Staatssekretär Rodrigo Rollemberg spricht über die Entwicklung der Gesetzgebung zur Dekarbonisierung in Brasilien und ihre Auswirkungen auf den Privatsektor.

Von Dr. Julio Pereira | Berlin

Rodrigo Sobral Rollemberg, Staatssekretär, Sekretariat für grüne Wirtschaft, Dekarbonisierung und Bioindustrie (SEV) Rodrigo Sobral Rollemberg, Staatssekretär, Sekretariat für grüne Wirtschaft, Dekarbonisierung und Bioindustrie (SEV) | © Gabriel Lemes/MDIC

Brasilien setzt sich für die Verabschiedung einer Reihe ambitionierter Gesetze ein, die darauf abzielen, Kohlenstoffemissionen zu reduzieren und Nachhaltigkeit zu fördern. An der Spitze dieser Initiativen steht das Ministerium für Entwicklung, Industrie, Handel und Dienstleistungen (MDIC) mit einer Sondereinrichtung: dem Sekretariat für grüne Wirtschaft, Dekarbonisierung und Bioindustrie (SEV). In diesem Interview mit Germany Trade & Invest (GTAI) spricht Staatssekretär Rodrigo Rollemberg über die Änderungen in der brasilianischen Gesetzeslandschaft im Hinblick auf die Dekarbonisierung.

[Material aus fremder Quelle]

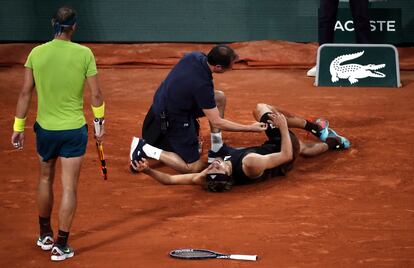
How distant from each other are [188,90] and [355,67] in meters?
4.83

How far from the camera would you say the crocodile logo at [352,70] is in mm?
13672

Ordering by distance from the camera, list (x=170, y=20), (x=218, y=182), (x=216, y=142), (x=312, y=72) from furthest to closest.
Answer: (x=170, y=20) → (x=312, y=72) → (x=216, y=142) → (x=218, y=182)

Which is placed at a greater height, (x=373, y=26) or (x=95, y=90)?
(x=95, y=90)

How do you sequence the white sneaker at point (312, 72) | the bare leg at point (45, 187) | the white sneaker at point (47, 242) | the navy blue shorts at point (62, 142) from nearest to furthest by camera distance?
the navy blue shorts at point (62, 142) → the bare leg at point (45, 187) → the white sneaker at point (47, 242) → the white sneaker at point (312, 72)

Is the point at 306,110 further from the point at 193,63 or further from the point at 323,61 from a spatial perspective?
the point at 193,63

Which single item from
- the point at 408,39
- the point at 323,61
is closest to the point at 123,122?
the point at 323,61

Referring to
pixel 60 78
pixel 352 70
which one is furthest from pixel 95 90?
pixel 352 70

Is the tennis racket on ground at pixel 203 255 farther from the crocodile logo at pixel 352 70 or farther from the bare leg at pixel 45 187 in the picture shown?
the crocodile logo at pixel 352 70

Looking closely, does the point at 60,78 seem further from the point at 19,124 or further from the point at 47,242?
the point at 47,242

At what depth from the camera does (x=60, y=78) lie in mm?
7355

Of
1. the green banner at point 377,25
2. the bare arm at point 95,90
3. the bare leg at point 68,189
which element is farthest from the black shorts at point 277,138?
the green banner at point 377,25

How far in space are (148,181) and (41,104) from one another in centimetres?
243

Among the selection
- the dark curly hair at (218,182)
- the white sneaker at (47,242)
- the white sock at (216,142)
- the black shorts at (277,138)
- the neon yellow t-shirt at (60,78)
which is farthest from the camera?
the white sock at (216,142)

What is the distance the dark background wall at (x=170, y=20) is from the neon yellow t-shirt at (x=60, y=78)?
866 cm
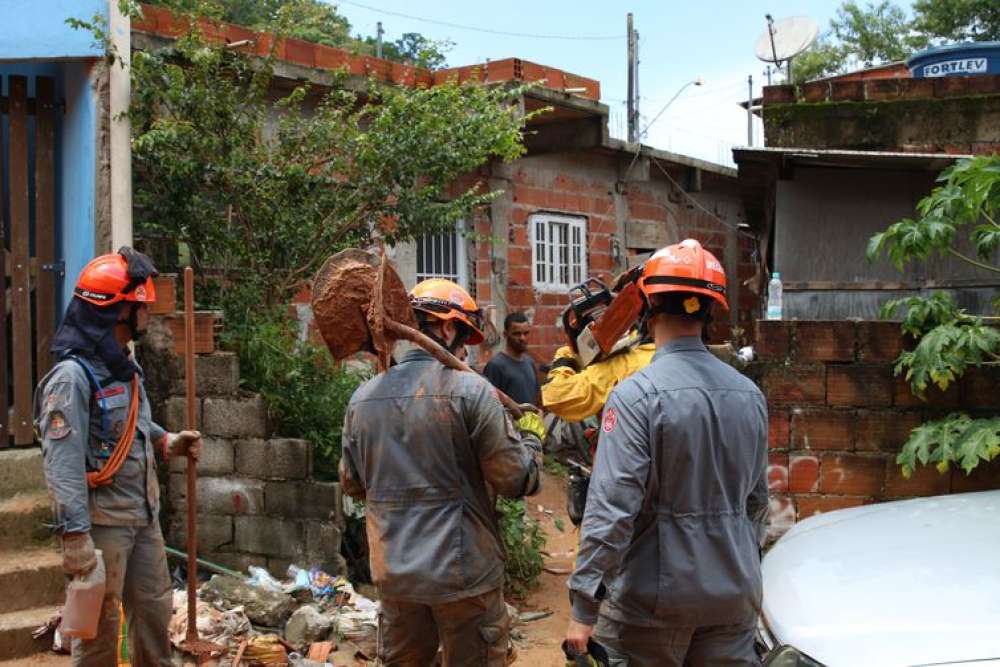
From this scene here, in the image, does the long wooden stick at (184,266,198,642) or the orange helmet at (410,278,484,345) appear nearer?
the orange helmet at (410,278,484,345)

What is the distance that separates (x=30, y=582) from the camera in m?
5.20

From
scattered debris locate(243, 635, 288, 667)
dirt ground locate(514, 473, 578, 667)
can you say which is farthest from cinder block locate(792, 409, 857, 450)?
scattered debris locate(243, 635, 288, 667)

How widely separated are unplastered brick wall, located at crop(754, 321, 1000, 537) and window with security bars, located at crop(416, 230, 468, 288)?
5.09 m

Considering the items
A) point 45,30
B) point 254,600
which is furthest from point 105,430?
point 45,30

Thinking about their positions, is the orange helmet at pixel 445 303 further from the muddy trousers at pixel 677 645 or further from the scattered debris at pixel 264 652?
the scattered debris at pixel 264 652

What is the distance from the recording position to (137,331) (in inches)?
171

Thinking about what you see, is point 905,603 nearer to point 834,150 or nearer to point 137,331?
point 137,331

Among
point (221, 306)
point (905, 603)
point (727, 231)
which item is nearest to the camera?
point (905, 603)

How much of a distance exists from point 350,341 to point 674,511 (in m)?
1.40

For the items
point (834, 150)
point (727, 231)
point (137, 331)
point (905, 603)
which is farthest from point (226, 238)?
point (727, 231)

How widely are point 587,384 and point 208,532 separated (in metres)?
2.84

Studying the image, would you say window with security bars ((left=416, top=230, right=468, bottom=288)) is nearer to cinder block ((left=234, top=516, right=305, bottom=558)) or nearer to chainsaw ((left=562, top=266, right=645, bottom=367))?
cinder block ((left=234, top=516, right=305, bottom=558))

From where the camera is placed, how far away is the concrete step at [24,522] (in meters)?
5.41

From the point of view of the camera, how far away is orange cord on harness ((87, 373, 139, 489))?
405 cm
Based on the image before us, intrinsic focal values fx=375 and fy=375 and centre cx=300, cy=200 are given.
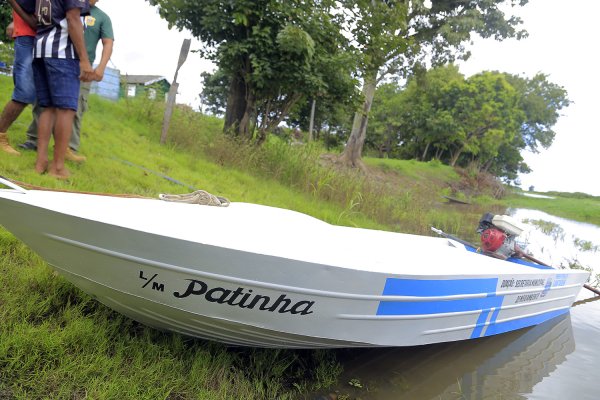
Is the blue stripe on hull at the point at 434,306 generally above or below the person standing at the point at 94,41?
below

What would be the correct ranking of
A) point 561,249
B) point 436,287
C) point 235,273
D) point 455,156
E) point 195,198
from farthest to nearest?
point 455,156, point 561,249, point 195,198, point 436,287, point 235,273

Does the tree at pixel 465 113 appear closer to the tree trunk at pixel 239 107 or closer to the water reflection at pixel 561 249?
the water reflection at pixel 561 249

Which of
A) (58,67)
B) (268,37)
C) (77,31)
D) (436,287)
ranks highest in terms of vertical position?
(268,37)

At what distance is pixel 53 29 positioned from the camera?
9.85 feet

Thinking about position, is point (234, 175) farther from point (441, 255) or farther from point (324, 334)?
point (324, 334)

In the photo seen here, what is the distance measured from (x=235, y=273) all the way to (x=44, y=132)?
2.49 metres

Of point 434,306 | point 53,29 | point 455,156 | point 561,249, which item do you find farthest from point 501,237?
point 455,156

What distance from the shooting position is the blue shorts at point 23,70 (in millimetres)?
3332

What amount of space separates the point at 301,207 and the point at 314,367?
3.33m

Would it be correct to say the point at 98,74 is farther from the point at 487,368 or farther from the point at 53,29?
the point at 487,368

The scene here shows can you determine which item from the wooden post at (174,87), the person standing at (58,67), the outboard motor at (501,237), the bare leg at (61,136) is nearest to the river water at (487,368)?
the outboard motor at (501,237)

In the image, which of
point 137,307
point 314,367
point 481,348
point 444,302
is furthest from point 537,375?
point 137,307

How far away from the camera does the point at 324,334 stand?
2.08 meters

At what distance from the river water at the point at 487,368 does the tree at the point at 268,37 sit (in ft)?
16.0
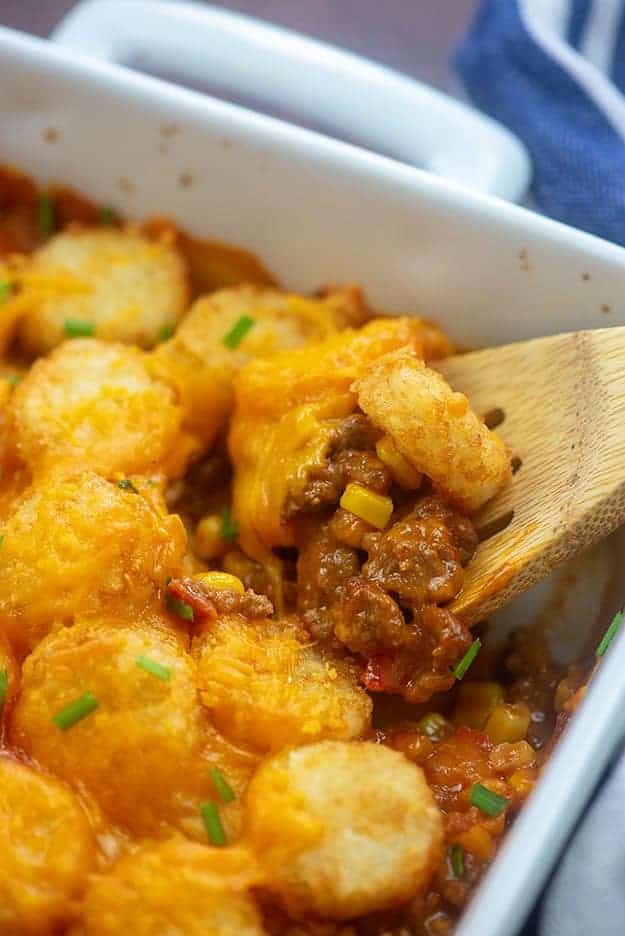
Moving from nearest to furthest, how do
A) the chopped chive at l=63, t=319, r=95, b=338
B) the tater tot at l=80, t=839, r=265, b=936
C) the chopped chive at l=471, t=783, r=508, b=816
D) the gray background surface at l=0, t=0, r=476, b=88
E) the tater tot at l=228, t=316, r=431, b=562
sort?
the tater tot at l=80, t=839, r=265, b=936 → the chopped chive at l=471, t=783, r=508, b=816 → the tater tot at l=228, t=316, r=431, b=562 → the chopped chive at l=63, t=319, r=95, b=338 → the gray background surface at l=0, t=0, r=476, b=88

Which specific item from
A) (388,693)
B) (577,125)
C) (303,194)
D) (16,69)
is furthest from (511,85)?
(388,693)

Herr Rollemberg, das SEV ist eine der großen Neuerungen im brasilianischen Rechtssystem. Unter welchen Umständen wurde es gegründet?

Im Zusammenhang mit der Klimakrise, denn diese hat deutlich gemacht, dass wir unser Produktions- und Konsumverhalten ändern müssen. Das lineare Wirtschaftsmodell, bei dem natürliche Ressourcen abgebaut, im Übermaß genutzt und dann weggeworfen werden, ist erschöpft. Wir brauchen andere Produktionsmethoden, die auf erneuerbaren Energien beruhen und die Kohlenstoffemissionen reduzieren können. Daher haben Nachhaltigkeit und grüne Wirtschaft seit dem ersten Tag der Amtszeit von Präsident Luiz Inácio Lula da Silva Priorität.

Was sind die rechtlichen Ziele des SEV?

Das SEV hat zwei Hauptpfeiler: Die Dekarbonisierung der verschiedenen Wirtschaftssektoren und die Bioökonomie, die die Produkte der brasilianischen Artenvielfalt sowie die immense Verfügbarkeit von Biomasse für die Herstellung von Biokraftstoffen umfasst. Wir sind bestrebt, die nachhaltige Entwicklung zu beschleunigen und die Kohlenstoffemissionen durch saubere Technologien und innovative Praktiken zu reduzieren. Dies ist in den Rechtsinstrumenten vorgesehen.

Am 2. August 2024 hat Brasilien den Rechtsrahmen für kohlenstoffarmen Wasserstoff verabschiedet. Verändert dies das rechtliche Panorama Brasiliens in Bezug auf die Dekarbonisierung?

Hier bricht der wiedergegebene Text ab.